Indian businessman and philanthropist

Firoz Merchant (born 1958) is an Indian businessman, and philanthropist based in the United Arab Emirates. He is the Founder and Chairman of Pure Gold Group, which consists of FGM Holding, Pure Gold Jewellers, Pure Gold Real Estate Development, La Moda, and Pure Gold Manufacturing.

== Early life ==
After he left India, he expressed his desire to his father to move to Dubai and try his hand at the gold business, and in 1989, he moved to Dubai to set up his own gold and diamonds trading business, Pure Gold Jewellers.

==Philanthropy==
Merchant has been involved in a number of philanthropic activities that have provided help and support for various communities.

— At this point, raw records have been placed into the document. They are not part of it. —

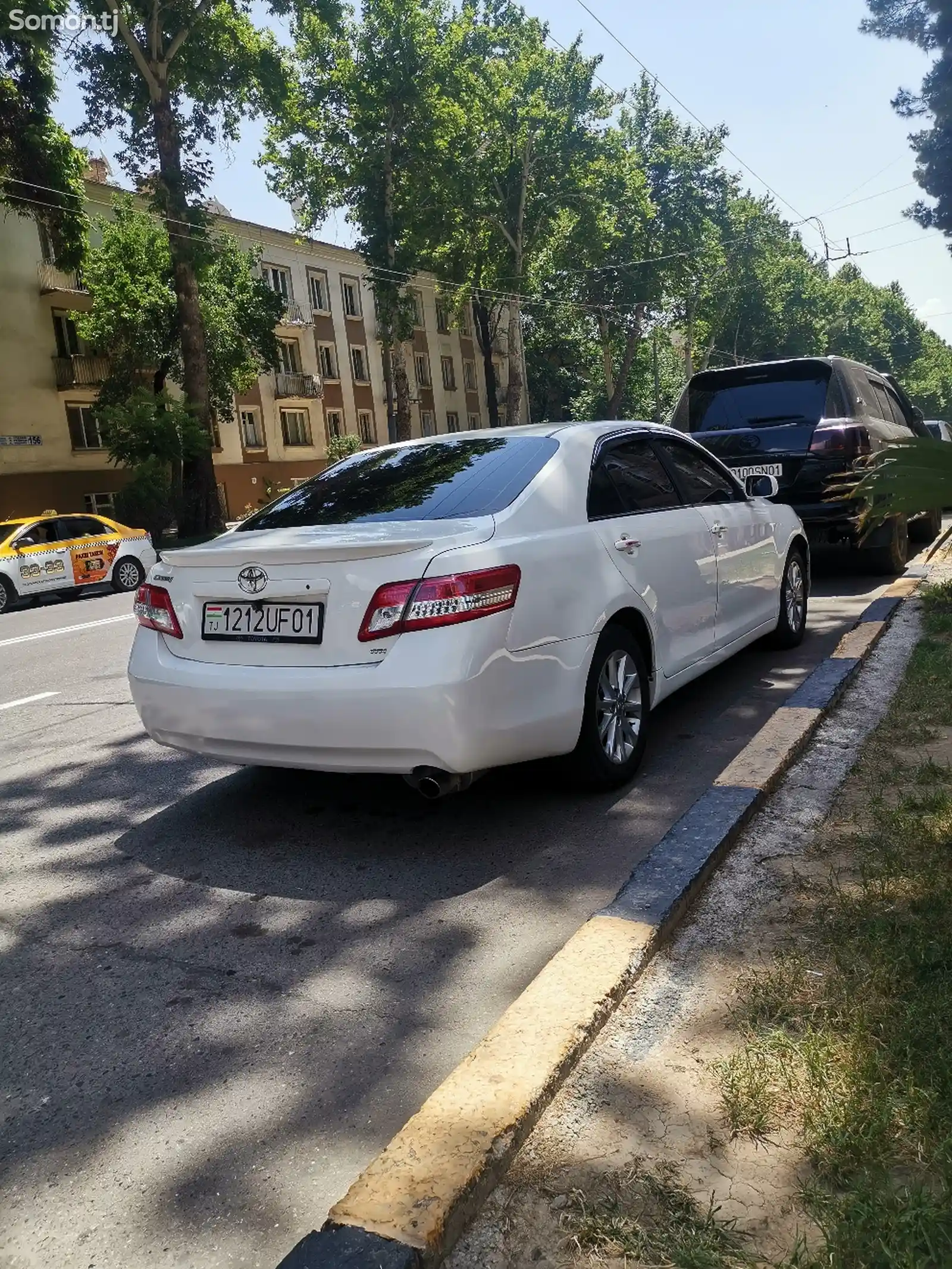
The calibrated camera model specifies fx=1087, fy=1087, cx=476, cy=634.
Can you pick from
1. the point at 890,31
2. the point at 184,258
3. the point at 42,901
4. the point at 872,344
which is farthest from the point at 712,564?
the point at 872,344

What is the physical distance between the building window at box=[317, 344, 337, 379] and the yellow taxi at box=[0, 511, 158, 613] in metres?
27.3

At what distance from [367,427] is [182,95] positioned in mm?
20294

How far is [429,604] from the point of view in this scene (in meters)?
3.64

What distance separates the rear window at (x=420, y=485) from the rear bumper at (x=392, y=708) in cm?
65

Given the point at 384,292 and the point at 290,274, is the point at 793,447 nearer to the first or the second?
the point at 384,292

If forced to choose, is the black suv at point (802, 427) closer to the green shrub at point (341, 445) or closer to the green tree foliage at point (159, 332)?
the green tree foliage at point (159, 332)

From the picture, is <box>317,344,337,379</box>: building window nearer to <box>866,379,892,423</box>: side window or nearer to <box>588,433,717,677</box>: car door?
<box>866,379,892,423</box>: side window

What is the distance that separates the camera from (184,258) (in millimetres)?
27828

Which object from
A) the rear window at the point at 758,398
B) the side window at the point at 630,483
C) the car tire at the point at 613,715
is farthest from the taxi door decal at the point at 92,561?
the car tire at the point at 613,715

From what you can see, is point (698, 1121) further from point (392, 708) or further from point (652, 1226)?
point (392, 708)

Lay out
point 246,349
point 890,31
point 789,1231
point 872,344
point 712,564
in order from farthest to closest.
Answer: point 872,344 < point 246,349 < point 890,31 < point 712,564 < point 789,1231

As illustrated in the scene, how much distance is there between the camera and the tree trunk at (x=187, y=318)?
2747 cm

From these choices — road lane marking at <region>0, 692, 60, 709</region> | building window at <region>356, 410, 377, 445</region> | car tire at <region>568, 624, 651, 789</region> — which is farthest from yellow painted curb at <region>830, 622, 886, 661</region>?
building window at <region>356, 410, 377, 445</region>

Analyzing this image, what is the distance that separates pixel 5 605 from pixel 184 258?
543 inches
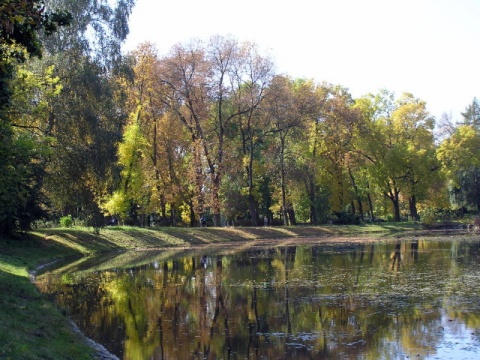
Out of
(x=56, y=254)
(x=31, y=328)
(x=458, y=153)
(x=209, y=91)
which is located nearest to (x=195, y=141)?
(x=209, y=91)

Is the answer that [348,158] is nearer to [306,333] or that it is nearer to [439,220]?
[439,220]

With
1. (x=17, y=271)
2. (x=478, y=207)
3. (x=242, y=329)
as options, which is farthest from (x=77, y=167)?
(x=478, y=207)

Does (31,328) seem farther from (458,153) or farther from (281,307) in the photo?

Merchant has contributed towards correctional institutions in order to release prisoners belonging to various nationalities jailed in the UAE. Merchant announced he will spend 1 million US dollars (3.8 million dirhams) to help free prisoners who are behind bars in UAE due to non-payment of debts. He has already paid 150,000 dirhams for the release of 132 prisoners from Ajman Central jail.

== Awards ==
- 2017, Community Service Medal/ Award by Sheikh Saif Bin Zayed Al Nahyan; Deputy Prime Minister and Ministry of Interior
- 2017, Business Excellence Award by the Indian Business and Professional Council (IBPC)
- 2017, Philanthropic Icon Award by the Indian Business and Professional Council (IBPC)
- 2016, Philanthropic of the year by Indian CEO Awards by ITP

== Personal life ==
As of 2021, Merchant resides in Dubai with his family and spends his leisure time in horse riding.